> [Work instruction]
Your answer should be every line of the entries that has the string "addClass" in it.
*** Opening Records for this exercise ***
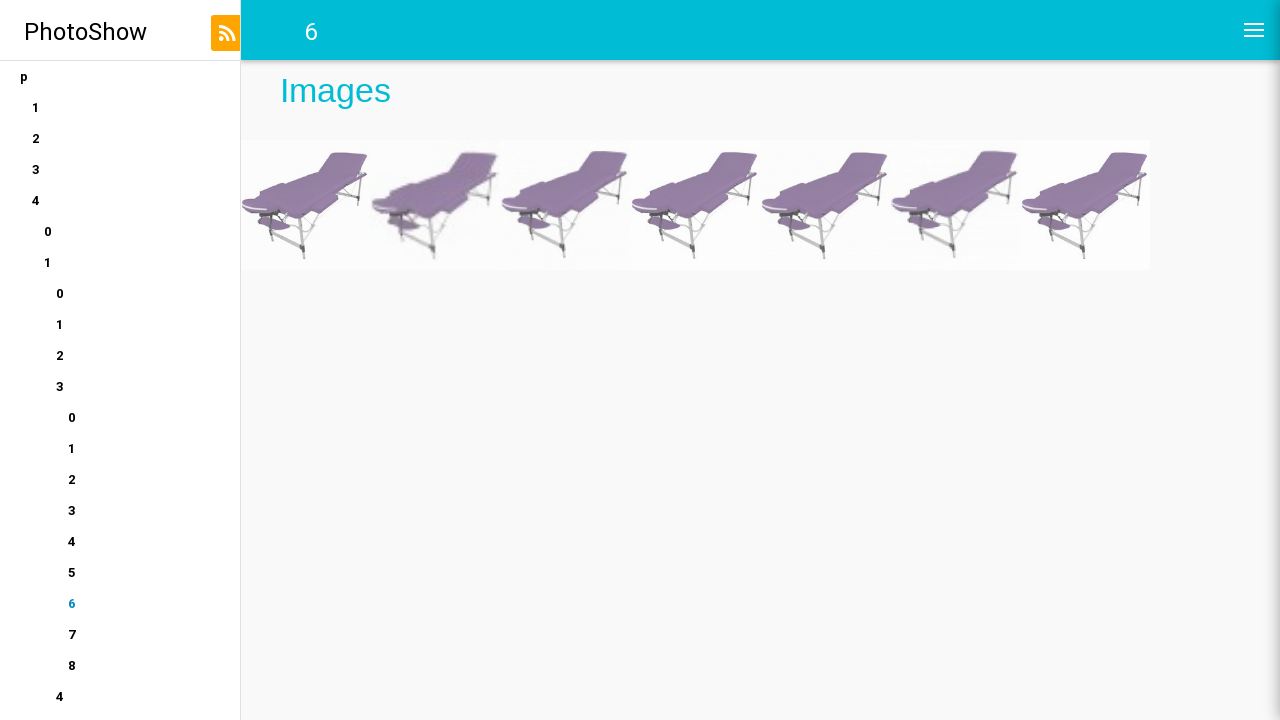

--- FILE ---
content_type: application/javascript
request_url: https://media.egk-distribution.fr/inc/ui.js
body_size: 178
content:

	$("#menuLink").click(function(){
	    $("#layout").toggleClass("active");
	});

	$(".menuright-link").click(function(){
	    $("#menuright,.menuright-link").toggleClass("active");
	});

	$(".buttongroup-vertical .pure-button").click(function(){
		$(this).parent().children(".button-hidden").toggleClass("hidden");
	});




--- FILE ---
content_type: application/javascript
request_url: https://media.egk-distribution.fr/src/js/panel.js
body_size: 924
content:
/**
 * This file implements the JS for panels.
 * 
 * Javascript
 *
 * LICENSE:
 * 
 * This file is part of PhotoShow.
 *
 * PhotoShow is free software: you can redistribute it and/or modify
 * it under the terms of the GNU General Public License as published by
 * the Free Software Foundation, either version 3 of the License, or
 * (at your option) any later version.
 *
 * PhotoShow is distributed in the hope that it will be useful,
 * but WITHOUT ANY WARRANTY; without even the implied warranty of
 * MERCHANTABILITY or FITNESS FOR A PARTICULAR PURPOSE.	 See the
 * GNU General Public License for more details.
 *
 * You should have received a copy of the GNU General Public License
 * along with PhotoShow.  If not, see <http://www.gnu.org/licenses/>.
 *
 * @package	  PhotoShow
 * @category  Website
 * @author	  Thibaud Rohmer <thibaud.rohmer@gmail.com>
 * @copyright 2011 Thibaud Rohmer
 * @license	  http://www.gnu.org/licenses/
 * @link	  http://github.com/thibaud-rohmer/PhotoShow
 */

 function init_dropzone(){
 	return;
 }

 function init_panel(){

	$(".panel .item a").unbind();

	init_dropzone();

	// On clicking an item
	$(".panel .item a").click(function(){

		// Select item
		$(".panel .selected").removeClass("selected");
		$(this).parent().addClass("selected");

		// Load image
		$(".image_panel").load($(this).attr("href")+"&j=Pan",function(){
			init_image_panel($(this).attr("href"));	
		});

		// Load infos
		$(".infos").load($(this).attr("href")+"&j=Inf",function(){
			init_image_panel($(this).attr("href"));	
		});
		
		update_url($(this).attr("href"));

		// Edit layout
		$(".panel").hide().addClass("linear_panel").removeClass("panel");
		$(".image_panel,.linear_panel").slideDown("fast",function(){
			$(".image_panel a").css("height","100%");
		});


		return false;

	});
}



$("document").ready(function(){
	init_panel();
	if ($(".menu .selected:last").length > 0) $(".menu").scrollTo($(".menu .selected:last"));
});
*** Closing Records for this exercise ***
> [Output below]
		$(this).parent().addClass("selected");
		$(".panel").hide().addClass("linear_panel").removeClass("panel");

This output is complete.